Some of my favorite lessons were:
  • In buffet situations slim dinners scan all the options first, seat themselves as far away from the food as possible and do not face toward the food. Think about this the next time you’re in a cafeteria, food court or holiday (ahem) situation
  • It’s probably not ideal to change too many things about your eating at once.  People most successful losing weight focused on a couple of changes but followed through on these at least 25 days a month. 

  • Clear counter clutter, all food, except for fruit, should live behind closed doors. The most dangerous counter food? Cold cereal (which is also an LBT break up food).  If you haven’t broken up, you should know that women who have cold cereal visible in their kitchens weight 21 pounds more than those who do not.
  • As far as the dinner table the only serving bowl that should strategically stay on the table is the salad bowl. The others should stay on the stove or counter top so access isn’t as easy.
  • Wansink explains that the size of your dinner plates influence what you eat. The ideal size is 9 to 10 inches (or less). My son and I took a ruler to our plate, 11 inches. That night, we used salad plates for dinner. We had Indian food (my son who measured the plates joked that with a small plate he had much more of a mess) but I noticed there was more food left over.
  • When you’re at the supermarket try the “half-cart” rule. Put your purse or jacket at the midline of the cart. One half of the cart should be produce and the other can be dry goods. And another trick, chewing gum short circuits cravings because we can’t imagine the “sensory details of crunchy chips or creamy ice cream.” I’m not a gum fan, wondering if a mint will work as well or if it’s the chewing action?
There are sections on cafeteria eating that I felt applied more to organizations than individuals but I could list a couple dozen other tips I jotted down while reading.
And the best news? Slim by Design has a signed copy of the book for one lucky reader.
To be eligible for the giveaway, by Sunday 11/16
Comment below
Tweet @Foodtrainers has a @slimbydesign #giveaway

What are your favorite nutrition books? Are you familiar with Mindless eating? Anything except for fruit on your countertop?

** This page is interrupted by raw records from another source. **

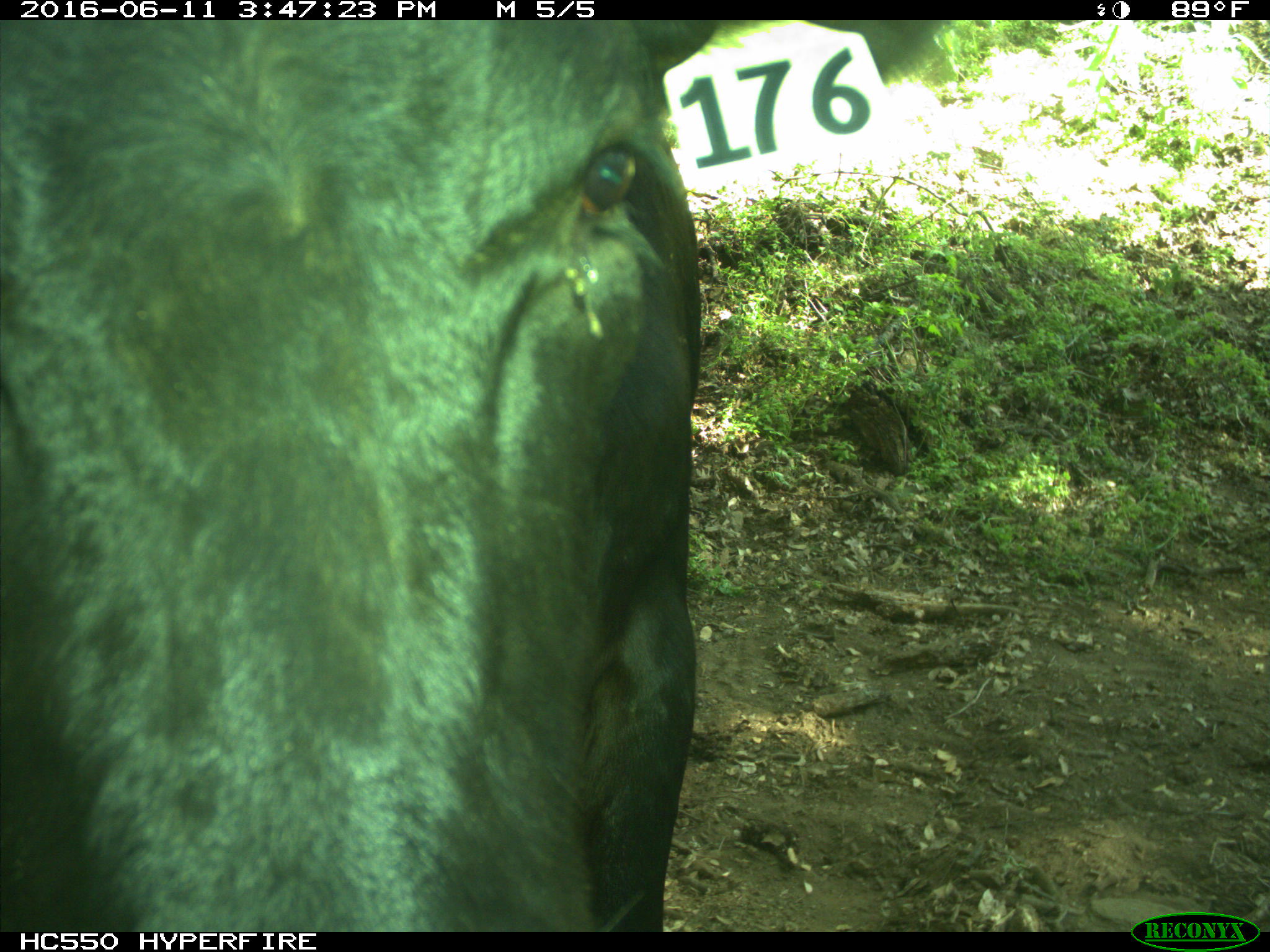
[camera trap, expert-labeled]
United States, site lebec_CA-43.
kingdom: Animalia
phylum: Chordata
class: Mammalia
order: Artiodactyla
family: Bovidae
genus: Bos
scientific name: Bos taurus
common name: domestic cow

  1. Love the concepts presented here (I checked out the website), but definitely want to read the book! Currently I have a bag of onions & a spaghetti squash on my counter! One of my favorite nutrition books has to be Pollan's Food Rules!

  2. This book sounds great. I tried to tweet, hope it worked. Only none veg/fruit on my counter is quinoa, and chia in pretty containers, and coffee pods.

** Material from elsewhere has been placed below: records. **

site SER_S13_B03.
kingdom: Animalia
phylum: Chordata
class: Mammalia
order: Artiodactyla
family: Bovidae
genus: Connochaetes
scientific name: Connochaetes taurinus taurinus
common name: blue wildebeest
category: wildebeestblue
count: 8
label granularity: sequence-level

  3. Would love to read this and there is no food on my countertops. Of course my favorite nutrition book is Little Book of Thin:)>

  4. Sounds like a great read! Just downloaded Mindless Eating. Thanks for the recommendation.

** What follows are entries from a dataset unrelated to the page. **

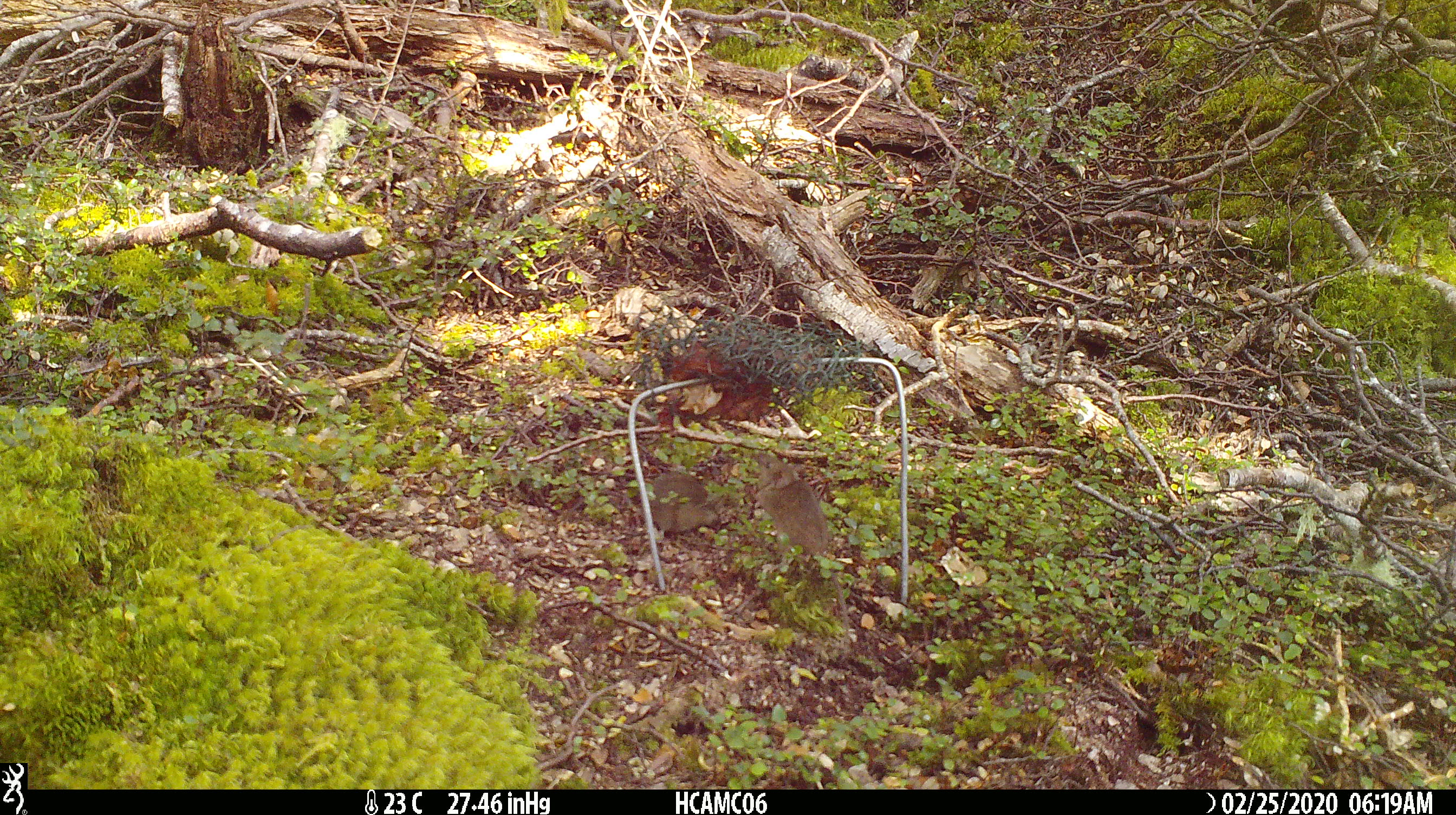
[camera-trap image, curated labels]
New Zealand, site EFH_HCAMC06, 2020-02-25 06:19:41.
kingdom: Animalia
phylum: Chordata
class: Mammalia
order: Rodentia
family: Muridae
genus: Mus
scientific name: Mus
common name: mouse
Mouse (Mus).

  5. Let me know what you think Kristen, actually enough new here in this book that both work a read. Thanks for stopping by.

  6. Ahhh best answer.

  7. ok you're entered Nina (if you tweeted) thanks for commenting.

  8. Watch out for those coffee pods in a weak moment (love that coffee went in the "food" category).

  9. Love food rules and like Randi above (and her coffee pods) I'm pretty sure it's better to have onions than cold cereal on the countertops. My dog food is safe too.

  10. Sounds like a really good book. I once read an article that said that if you want to be thin, do things that thin people do. Things that you mention (like cereal in the cabinet, or not in the house at all, and the buffet situation) are really good examples. The only food on my countertop is fruit. Mostly because I hate clutter, but it's partly a conscious effort to keep only healthy foods within arms' reach.
    Alas, I won't be winning because I do not tweet - but I may put this on my holiday wish list!

  11. Already on my Amazon Wish List, so I'll leave a comment and hope to win! :-) All great take aways from the book that you shared! We pretty much do them all, and I think the tip to change only a few habits at once is spot on. Confession: I have cookies on my counter top, but they're made w/ beans and pecans, and I'm pretty good at only eating one each day. Mostly :-)

  12. Great tips! Interestingly, my European dinnerware from Ikea fits the "ideal" measurements you mention... When I lived in France, I often heard that a painless solution to drop weight was to eat with dessert plates.